# TASK INSTRUCTIONS
Retype each of the following rows verbatim, with nothing changed.

# Spatial question rows

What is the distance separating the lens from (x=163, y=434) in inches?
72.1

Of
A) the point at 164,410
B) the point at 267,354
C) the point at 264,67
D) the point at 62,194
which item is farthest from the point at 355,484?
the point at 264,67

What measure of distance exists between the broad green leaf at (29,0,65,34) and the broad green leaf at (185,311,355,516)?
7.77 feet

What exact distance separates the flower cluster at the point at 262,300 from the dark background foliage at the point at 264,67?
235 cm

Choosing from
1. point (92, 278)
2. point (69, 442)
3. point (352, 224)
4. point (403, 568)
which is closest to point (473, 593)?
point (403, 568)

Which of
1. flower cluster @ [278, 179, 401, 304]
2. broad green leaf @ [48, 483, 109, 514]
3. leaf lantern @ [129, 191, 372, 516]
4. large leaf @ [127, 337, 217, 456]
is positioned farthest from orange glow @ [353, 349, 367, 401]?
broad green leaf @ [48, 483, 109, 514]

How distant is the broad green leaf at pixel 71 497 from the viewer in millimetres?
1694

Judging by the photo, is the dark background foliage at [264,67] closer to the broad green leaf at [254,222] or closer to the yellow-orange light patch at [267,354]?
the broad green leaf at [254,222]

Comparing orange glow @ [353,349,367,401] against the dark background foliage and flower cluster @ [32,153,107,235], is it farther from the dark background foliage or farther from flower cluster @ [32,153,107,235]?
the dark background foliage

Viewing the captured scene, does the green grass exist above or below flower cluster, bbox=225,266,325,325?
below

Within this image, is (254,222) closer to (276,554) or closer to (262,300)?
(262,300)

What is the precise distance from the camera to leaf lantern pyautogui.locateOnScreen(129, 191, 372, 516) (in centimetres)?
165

# TASK RESPONSE
What is the distance separating the lens from (x=163, y=434) in inches?
72.1

Of
A) the point at 164,410
B) the point at 267,354
C) the point at 264,67
D) the point at 62,194
which item is farthest from the point at 355,484?
the point at 264,67

What measure of distance exists between the broad green leaf at (29,0,65,34) and the broad green leaf at (185,311,355,516)?
7.77 feet

What exact distance separates the flower cluster at the point at 262,300 from the dark background foliage at the point at 264,67?
235 cm

Choosing from
1. point (92, 278)
2. point (69, 442)
3. point (352, 224)
4. point (403, 568)
which is closest to point (473, 593)?
point (403, 568)

Which of
1. flower cluster @ [278, 179, 401, 304]
2. broad green leaf @ [48, 483, 109, 514]
3. leaf lantern @ [129, 191, 372, 516]
4. large leaf @ [127, 337, 217, 456]
is positioned farthest from orange glow @ [353, 349, 367, 401]?
broad green leaf @ [48, 483, 109, 514]

How distant is the broad green leaf at pixel 71 497 from the viewer in millimetres?
1694

Judging by the photo, is the dark background foliage at [264,67] closer to the broad green leaf at [254,222] or closer to the yellow-orange light patch at [267,354]?
the broad green leaf at [254,222]

Comparing orange glow @ [353,349,367,401] against the dark background foliage and flower cluster @ [32,153,107,235], is it farther from the dark background foliage or farther from flower cluster @ [32,153,107,235]?
the dark background foliage

Viewing the captured scene, does the green grass exist above or below flower cluster, bbox=225,266,325,325?
below

Within this image, is (254,222) closer to (276,554) or closer to (262,300)?
(262,300)

What is the precise distance from the camera to leaf lantern pyautogui.locateOnScreen(129, 191, 372, 516) (in centimetres)?
165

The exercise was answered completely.